YOUR ASSIGNMENT:
Lower down are entries containing pictures. Copy exactly, without those pictures, the lines from the line with "ellenjewettsurrealfantasysculptures3.jpg" through the line with "MoonJumper Skydiving Northern Ireland Logo".

SUPPLIED INFORMATION:
━━━━━━━━━━━━━━━━

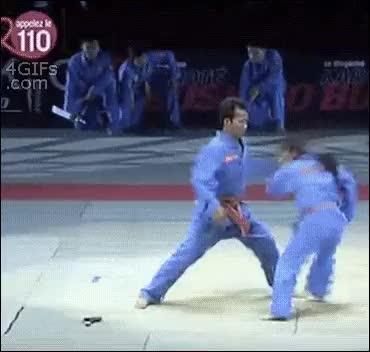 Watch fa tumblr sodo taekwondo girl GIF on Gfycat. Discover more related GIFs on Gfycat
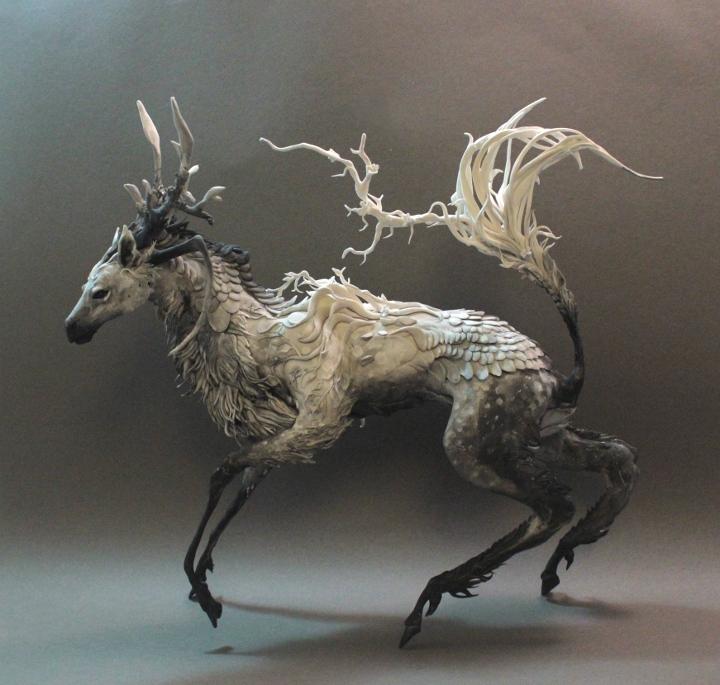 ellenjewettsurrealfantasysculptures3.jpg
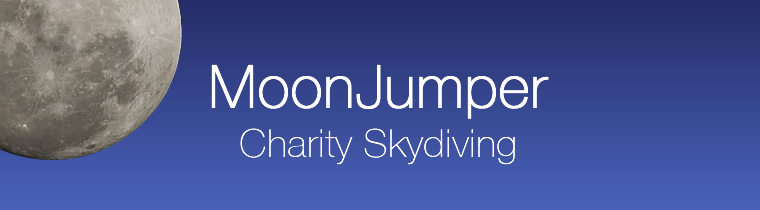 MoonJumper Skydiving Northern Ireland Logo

━━━━━━━━━━━━━━━━

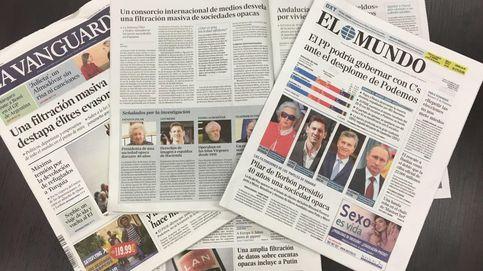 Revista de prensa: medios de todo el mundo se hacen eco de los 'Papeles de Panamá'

━━━━━━━━━━━━━━━━

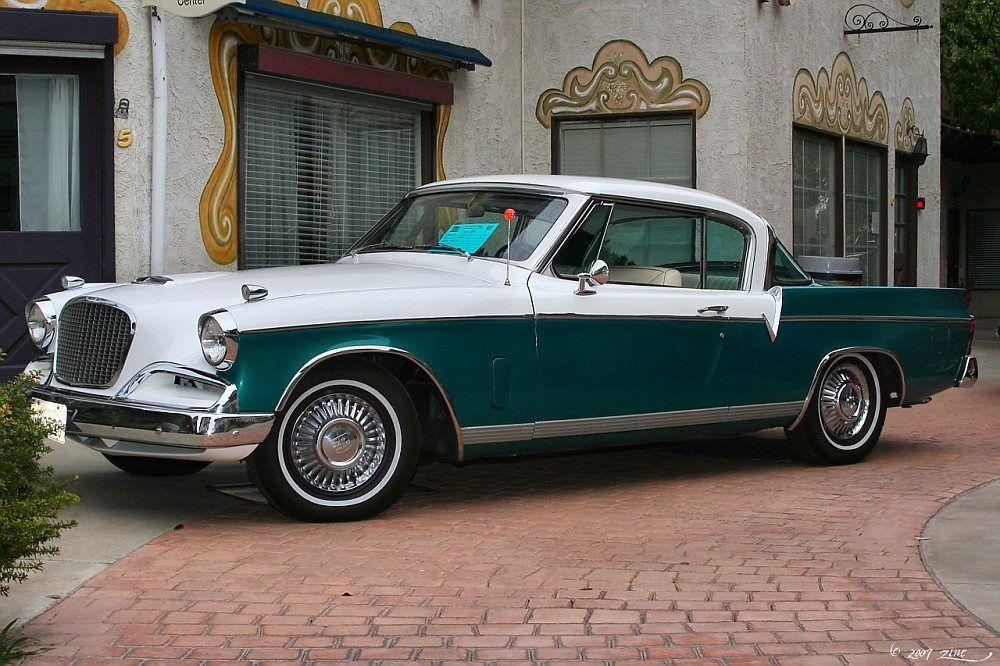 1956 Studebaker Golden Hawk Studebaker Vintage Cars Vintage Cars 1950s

━━━━━━━━━━━━━━━━

OUTPUT FOR THIS EXERCISE:
 ellenjewettsurrealfantasysculptures3.jpg
 MoonJumper Skydiving Northern Ireland Logo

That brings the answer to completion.